CAR T-cell therapy involves changing T-cell receptors outside the body in a lab. The T-cells are modified and given new, cancer-recognizing receptors. These specific receptors are called chimeric antigen receptors (CARs). The modified T-cells can then be given back to a person so they target and kill cancer cells.1-3

The CAR T-cell therapy process

CAR T-cell therapy uses a person’s own immune cells. During the first part of the process, a person’s white blood cells are collected. This is called leukapheresis. It involves removing blood, separating the white blood cells out, and then returning the blood back to the body. This is done using 1 or more intravenous (IV) lines. Once the white blood cells are removed from the blood, the T-cells are further separated out.1-3

The T-cells are then modified in a lab. They are given the new receptors and allowed to multiply, typically for several weeks. Once enough cells have grown, they are given back to the person they were collected from. Before the modified T-cells are given back, a person may first receive chemotherapy. This decreases the number of other white blood cells in the body. This gives the modified T-cells a better chance of working.1-3

Figure 1. CAR T-cell therapy procedure

Process of extracting & separating T-cells from blood, producing special receptors on the cells, and infusing into patient

Examples of CAR T-cell therapy

CAR T-cell therapy is an active area of research. New treatment options are currently in development. Examples of CAR T-cell therapies currently available include:1,3

  • Abecma® (idecabtagene vicleucel)
  • Breyanzi® (lisocabtagene maraleucel)
  • Kymriah™ (tisagenlecleucel)
  • Tecartus™ (brexucabtagene autoleucel)
  • Yescarta® (axicabtagene ciloleucel)

Each CAR T-cell therapy is used for a specific type of cancer and group of people. Talk with your doctor about your cancer and the CAR T-cell options available to see if one is right for you. There are also several clinical trials for new CAR T-cell therapies. If you are interested in taking part in a clinical trial, talk with your doctor.

What are the possible side effects?

Side effects can vary depending on the specific drug you are taking.

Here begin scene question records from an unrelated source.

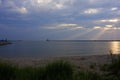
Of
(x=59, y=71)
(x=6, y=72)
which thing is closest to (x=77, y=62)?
(x=59, y=71)

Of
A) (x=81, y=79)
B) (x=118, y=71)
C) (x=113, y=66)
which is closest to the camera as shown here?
(x=81, y=79)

CAR T-cell therapy may cause cytokine release syndrome (CRS). Cytokines are proteins involved in the immune response. They help boost the immune system as the new T-cells are finding and killing cancer cells. However, this can result in harmful side effects. Signs of CRS include:1-3

CAR T-cell therapy may also cause neurological issues, including:1-3

  • Changes in consciousness
  • Trouble understanding or producing speech
  • Confusion or hallucinations
  • Seizures
  • Shakiness or tremors
  • Trouble balancing

Leukapheresis may decrease calcium levels. Signs of low calcium include muscle spasms, twitching, or numbness. Tell your doctor if you have any of these symptoms.1-3

Some people have an allergic reaction to CAR T-cell therapy. It also may increase your risk for infection or bleeding. Your doctor will monitor you for these side effects.1-3

These are not all the possible side effects of CAR T-cell therapy. Talk to your doctor about what to expect or if you experience any changes that concern you during treatment with CAR T-cell therapy.

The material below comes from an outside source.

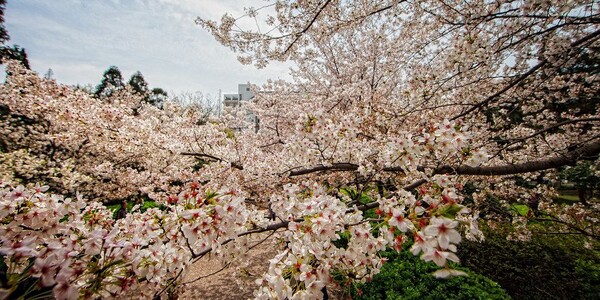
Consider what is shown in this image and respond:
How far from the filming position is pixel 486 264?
661 cm

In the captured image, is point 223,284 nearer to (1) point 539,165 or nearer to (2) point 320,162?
(2) point 320,162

Things to know about CAR T-cell therapy

CAR T-cell therapy is not available everywhere. Only certain cancer centers with experience in CAR T-cell therapy and/or access to clinical trials may be able to complete the process. Many people undergoing CAR T-cell therapy have to travel to a treatment location.2

CAR T-cell therapy can take several weeks to complete. You may need to stay near the hospital where your treatment was given for several weeks afterward. This is generally to monitor for serious side effects.2

Before beginning treatment for blood cancer, tell your doctor about all your health conditions and any other drugs, vitamins, or supplements you are taking. This includes over-the-counter drugs.